---------- Testo fornito

Questi i problemi di base. Nello scenario c’è, poi, un convitato di pietra: il Comune potrebbe a breve mettere sul mercato 400 licenze. I tassisti sono stati sempre contrari, anche quando i taxi mancavano, all’apice del boom turistico. E così, all’inizio della Fase 2 è partita una riflessione, condivisa da Repubblica e dal Giorno sulle lunghe code nei posteggi. Una riflessione che non appare casuale e di sicuro è molto ben informata. In sintesi, si dice, qua non si lavora. Repubblica propone uno scambio: sospendere le nuove licenze in cambio di uno sconto.
Il problema non è semplice e la proposta, pur del tutto ragionevole, ha dei problemi. Prima di tutto, i tassisti hanno ragione su un punto: in periodo di crisi inserire 400 concorrenti in un mercato che riprenderà con molta lentezza e non è detto riparta ai ritmi di prima, non è una scelta facile. Dall’altra c’è l’altrettanto fondata preoccupazione di Palazzo Marino. Siccome la riapertura avverrà a scaloni, quando si riaprirà il movimento interregionale cosa succederà della viabilità Milanese?

--------------------
---------- Record dei dati

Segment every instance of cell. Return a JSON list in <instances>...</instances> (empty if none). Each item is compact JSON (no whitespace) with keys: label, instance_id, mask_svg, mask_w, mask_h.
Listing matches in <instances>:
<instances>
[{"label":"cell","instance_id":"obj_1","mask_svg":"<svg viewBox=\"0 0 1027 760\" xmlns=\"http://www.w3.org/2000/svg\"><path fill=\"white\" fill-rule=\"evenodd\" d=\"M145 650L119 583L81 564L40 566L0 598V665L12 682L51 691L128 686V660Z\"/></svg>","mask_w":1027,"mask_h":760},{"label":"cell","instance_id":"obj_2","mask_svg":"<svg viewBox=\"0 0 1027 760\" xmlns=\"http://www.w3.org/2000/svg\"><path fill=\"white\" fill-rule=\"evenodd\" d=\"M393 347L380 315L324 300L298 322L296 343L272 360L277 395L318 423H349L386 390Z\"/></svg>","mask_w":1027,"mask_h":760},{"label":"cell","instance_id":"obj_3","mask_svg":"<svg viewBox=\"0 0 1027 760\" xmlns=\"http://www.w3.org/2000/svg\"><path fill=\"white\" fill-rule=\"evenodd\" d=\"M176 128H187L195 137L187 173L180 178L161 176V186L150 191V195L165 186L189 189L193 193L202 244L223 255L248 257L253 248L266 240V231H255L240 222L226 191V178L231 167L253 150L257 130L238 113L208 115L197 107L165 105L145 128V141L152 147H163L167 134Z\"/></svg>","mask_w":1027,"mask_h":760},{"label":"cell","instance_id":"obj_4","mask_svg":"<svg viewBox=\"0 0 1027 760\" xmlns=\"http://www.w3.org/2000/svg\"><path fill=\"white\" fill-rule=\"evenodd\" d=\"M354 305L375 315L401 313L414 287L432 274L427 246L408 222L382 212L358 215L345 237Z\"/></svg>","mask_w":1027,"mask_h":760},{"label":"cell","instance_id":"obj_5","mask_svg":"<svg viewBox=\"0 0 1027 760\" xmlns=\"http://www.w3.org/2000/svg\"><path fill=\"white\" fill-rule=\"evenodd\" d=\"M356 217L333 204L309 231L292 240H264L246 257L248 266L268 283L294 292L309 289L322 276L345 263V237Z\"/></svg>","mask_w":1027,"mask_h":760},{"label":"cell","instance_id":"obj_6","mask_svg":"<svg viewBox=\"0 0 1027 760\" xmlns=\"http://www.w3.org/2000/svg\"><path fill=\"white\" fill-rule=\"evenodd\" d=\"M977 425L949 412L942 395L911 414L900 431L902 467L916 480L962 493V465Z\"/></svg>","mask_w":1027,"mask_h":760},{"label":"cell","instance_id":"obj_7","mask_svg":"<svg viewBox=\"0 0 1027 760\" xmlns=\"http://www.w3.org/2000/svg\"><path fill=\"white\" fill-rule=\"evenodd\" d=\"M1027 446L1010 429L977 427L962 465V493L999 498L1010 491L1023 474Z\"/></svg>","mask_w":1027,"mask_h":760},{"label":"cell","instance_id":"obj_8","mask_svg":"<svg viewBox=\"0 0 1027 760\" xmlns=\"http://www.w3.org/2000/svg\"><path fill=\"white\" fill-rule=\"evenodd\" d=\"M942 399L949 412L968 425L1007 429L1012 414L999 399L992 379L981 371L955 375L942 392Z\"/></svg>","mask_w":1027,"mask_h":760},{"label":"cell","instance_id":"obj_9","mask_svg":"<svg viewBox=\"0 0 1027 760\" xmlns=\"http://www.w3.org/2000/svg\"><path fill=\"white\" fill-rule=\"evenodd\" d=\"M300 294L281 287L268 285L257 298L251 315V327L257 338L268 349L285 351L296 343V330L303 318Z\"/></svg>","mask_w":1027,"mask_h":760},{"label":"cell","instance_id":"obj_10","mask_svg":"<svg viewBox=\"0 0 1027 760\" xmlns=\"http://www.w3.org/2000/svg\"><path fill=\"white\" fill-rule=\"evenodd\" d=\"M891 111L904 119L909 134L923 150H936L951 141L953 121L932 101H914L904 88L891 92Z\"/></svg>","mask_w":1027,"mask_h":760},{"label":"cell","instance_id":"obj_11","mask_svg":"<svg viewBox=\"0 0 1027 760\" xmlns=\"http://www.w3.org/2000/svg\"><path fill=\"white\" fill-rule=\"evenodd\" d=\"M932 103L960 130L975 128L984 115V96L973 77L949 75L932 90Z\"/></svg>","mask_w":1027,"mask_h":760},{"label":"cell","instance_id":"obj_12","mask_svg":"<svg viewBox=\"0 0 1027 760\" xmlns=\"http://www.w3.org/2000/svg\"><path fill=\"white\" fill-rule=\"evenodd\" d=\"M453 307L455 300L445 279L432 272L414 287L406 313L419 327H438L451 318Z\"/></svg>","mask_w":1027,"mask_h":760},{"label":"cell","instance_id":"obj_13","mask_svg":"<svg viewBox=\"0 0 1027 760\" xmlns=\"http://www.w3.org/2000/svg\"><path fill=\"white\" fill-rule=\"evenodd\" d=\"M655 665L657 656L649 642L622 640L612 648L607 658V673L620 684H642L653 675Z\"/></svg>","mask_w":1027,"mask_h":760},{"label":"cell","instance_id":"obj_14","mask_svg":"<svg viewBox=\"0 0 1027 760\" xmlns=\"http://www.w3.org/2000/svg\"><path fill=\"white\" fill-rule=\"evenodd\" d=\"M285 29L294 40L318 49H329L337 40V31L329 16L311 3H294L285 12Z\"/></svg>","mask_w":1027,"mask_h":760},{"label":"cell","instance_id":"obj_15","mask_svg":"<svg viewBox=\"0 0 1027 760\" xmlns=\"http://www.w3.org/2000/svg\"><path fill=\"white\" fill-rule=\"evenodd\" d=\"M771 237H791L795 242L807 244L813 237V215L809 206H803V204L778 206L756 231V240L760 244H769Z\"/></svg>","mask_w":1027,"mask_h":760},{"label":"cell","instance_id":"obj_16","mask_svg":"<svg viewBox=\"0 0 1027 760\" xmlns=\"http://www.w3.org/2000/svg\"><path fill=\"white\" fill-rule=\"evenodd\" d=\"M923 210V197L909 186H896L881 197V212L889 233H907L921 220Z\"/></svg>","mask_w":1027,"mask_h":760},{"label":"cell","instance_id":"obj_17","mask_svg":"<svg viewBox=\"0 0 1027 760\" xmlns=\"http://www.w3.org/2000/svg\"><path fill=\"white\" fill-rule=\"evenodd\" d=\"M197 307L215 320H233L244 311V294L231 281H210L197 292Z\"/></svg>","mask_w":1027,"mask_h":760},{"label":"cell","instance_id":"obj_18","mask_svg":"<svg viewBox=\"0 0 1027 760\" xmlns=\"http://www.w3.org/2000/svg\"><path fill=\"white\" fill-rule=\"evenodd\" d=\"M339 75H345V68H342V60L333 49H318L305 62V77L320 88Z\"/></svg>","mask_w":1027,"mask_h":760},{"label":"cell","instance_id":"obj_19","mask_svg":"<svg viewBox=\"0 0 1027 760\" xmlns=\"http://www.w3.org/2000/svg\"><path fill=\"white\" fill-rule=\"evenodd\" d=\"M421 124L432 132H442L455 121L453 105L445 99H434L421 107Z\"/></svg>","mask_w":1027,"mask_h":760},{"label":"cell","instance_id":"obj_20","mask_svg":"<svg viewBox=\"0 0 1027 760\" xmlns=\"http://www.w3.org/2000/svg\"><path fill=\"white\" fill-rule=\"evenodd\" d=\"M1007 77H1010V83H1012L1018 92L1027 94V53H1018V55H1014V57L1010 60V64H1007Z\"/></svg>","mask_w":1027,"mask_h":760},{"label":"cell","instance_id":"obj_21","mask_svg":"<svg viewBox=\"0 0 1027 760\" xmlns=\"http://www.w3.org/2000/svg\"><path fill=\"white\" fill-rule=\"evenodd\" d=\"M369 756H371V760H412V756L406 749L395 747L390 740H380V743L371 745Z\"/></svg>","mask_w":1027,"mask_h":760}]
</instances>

--------------------

Elenco attività:
(a) Secondo il testo fornito, quante licenze potrebbe mettere a breve sul mercato il Comune?
(b) Per ciascuna affermazione indica se concorda con il testo fornito, rispondendo sì o no e citando le parole decisive del testo.
(i) I tassisti si sono opposti alle nuove licenze anche nel periodo in cui i taxi scarseggiavano.
(ii) Repubblica propone di sospendere le nuove licenze senza chiedere nulla in cambio.
(iii) La riapertura avverrà in un'unica soluzione.
(c) Riprendi il testo sulle licenze dei taxi a Milano e proseguilo dal punto in cui si ferma.

Risultati per attività:
(a) 400 licenze.

(b)
(i) Sì: «I tassisti sono stati sempre contrari, anche quando i taxi mancavano»
(ii) No: «sospendere le nuove licenze in cambio di uno sconto»
(iii) No: «la riapertura avverrà a scaloni»

(c)
Immaginatevi il lunedì mattina (18 maggio? 1 giugno?) in cui gli Italiani torneranno a cercare fortuna a Milano. Abbiamo già visto che la metropolitana più di tanto non può reggere. E sappiamo che il viaggiatore per lavoro il trasporto pubblico su gomma lo considera poco. Cosa succederà senza un robusto apparato di taxi? Il finimondo. Aggiungeteci che a quel punto sarà troppo tardi per intervenire, visti i tempi tecnici, la situazione appare come detto complessa.
Ecco, quindi il cuore del problema: ci vorrebbe un accordo. Che poi è anche il vero punto sollevato da Repubblica, in cui si decida se e quante licenze mettere sul piatto. E di quanto, in vista della crisi economica post Covid ridurre le tariffe. Perché, è bene ricordarlo, le tariffe non le fanno i tassisti, ma il Comune. Il quale è impensabile non intervenga, su prezzi pensati per un altro periodo economico e causa, almeno in parte, di quelle lunghe file di mezzi fermi. Riduzione che, andando fatta dal vertice, gli operatori economici si stanno preoccupando non divenga eccessiva.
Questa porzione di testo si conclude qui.